◆ **QUOTED PASSAGE**:
⟨
With the higher labor cost in the off season and a lower labor cost in the high season, you still need to hit a certain number by the end of the year to be on budget to hit your prime cost target goals. Let’s say that number is 30 percent, and you run 38 percent in the off season and 24 percent in season. But in a year, you hit your target. You cannot do that properly if you don't have a budget.
Know how many hours to schedule
The next piece is setting the right labor targets based on that month, I teach a system to my members called the Restaurant Payroll Guardian, which is like magic. By taking my POS report from last week, my sales forecast for next week and my budget target for my budget, I can tell each one of my managers how many hours and dollars they have to spend next week to be on budget to proactively manage.
In the restaurant industry we have the bad habit of bringing people in and then praying you’re busy, then sending them home when it’s slow. That doesn't work. When you bring four cooks on the line at four o'clock and it’s slow, and you don't get busy till eight o'clock, even though they may have done some side work, the clock is bleeding. You can send them home early at the end of the night when the dining room empties and the orders dry up, but it's too frickin’ late. At $15, $16, $18, $20 an hour, you are getting bled dry with no productivity for it.
A different approach might look like two cooks to set up the line at 4 p.m., one at 5 p.m., the other one at 7 p.m. You still have the four cooks when it’s busiest, but you’re not bleeding labor dollars. It's no different for servers. The Restaurant Payroll Guardian allows you to proactively manage to make changes.
⟩
◆ **DATA SHOWN**:
⟨
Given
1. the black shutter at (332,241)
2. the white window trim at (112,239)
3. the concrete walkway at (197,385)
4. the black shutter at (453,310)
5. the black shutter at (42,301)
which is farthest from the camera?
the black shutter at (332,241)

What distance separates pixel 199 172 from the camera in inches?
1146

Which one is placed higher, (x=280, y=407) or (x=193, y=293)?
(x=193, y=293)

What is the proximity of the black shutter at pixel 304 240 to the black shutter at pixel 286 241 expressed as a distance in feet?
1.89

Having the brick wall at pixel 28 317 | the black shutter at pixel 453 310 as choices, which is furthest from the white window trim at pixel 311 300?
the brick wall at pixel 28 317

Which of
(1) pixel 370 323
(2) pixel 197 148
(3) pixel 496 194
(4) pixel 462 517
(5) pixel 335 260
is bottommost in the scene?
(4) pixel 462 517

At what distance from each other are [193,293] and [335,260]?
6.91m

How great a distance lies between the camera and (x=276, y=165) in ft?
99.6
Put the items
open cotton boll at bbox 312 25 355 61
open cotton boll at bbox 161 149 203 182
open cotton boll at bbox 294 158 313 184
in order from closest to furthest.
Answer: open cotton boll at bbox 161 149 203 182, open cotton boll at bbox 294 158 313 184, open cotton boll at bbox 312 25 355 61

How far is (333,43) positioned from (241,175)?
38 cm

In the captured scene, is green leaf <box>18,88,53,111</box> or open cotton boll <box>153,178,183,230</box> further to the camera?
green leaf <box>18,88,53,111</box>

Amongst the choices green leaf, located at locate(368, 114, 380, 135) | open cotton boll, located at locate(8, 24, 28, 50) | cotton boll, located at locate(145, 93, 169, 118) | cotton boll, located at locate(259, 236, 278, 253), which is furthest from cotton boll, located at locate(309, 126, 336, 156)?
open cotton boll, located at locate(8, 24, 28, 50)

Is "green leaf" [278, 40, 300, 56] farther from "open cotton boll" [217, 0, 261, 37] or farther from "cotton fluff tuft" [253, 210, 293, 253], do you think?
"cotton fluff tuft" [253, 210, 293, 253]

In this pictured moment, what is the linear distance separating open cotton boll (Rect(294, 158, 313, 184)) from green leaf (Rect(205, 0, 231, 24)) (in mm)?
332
⟩
◆ **TASKS TO PERFORM**:
**a)** Translate this sentence from the passage on restaurant labor costs into Spanish: "You cannot do that properly if you don't have a budget."
**b)** Continue the passage on restaurant labor costs, picking up after its final sentence.

◆ **ANSWERS TO EACH TASK**:
**a)** No puedes hacerlo correctamente si no tienes un presupuesto.

**b)**
Balancing labor week to week
How do you know where those changes are? That is the third solution, which is the Restaurant Labor Discrepancy Finder, also known as a schedule variance report. When you see the Restaurant Payroll Guardian tells you where your number should be and then you copied the schedule from last week, you can see how many hours to add or cut. Let's say, for instance, you tell chef they have 300 hours to schedule in the back of house. You schedule based on last week and come up with 314 hours. You need to cut 14 hours. The Labor Discrepancy Finder tells you where your variances is. The job of the manager is to that variance to zero. Fourteen hours may seem like a lot, but you can trim 15 minutes here and there and get to 14 pretty quickly. Bring in four cooks 15 minutes later in the morning because the nighttime crew set up the line so it’s ready to go. That’s 15 minutes from four people, that’s one hour. If the daytime crew sets up the line, make sure all prep is done and the PM shift is ready to go so you can bring in four cooks 15 minutes later for the PM shift. That's 15 minutes from four people. That's another hour for a two-hour savings per day. Seven days in a week and there are your 14 hours.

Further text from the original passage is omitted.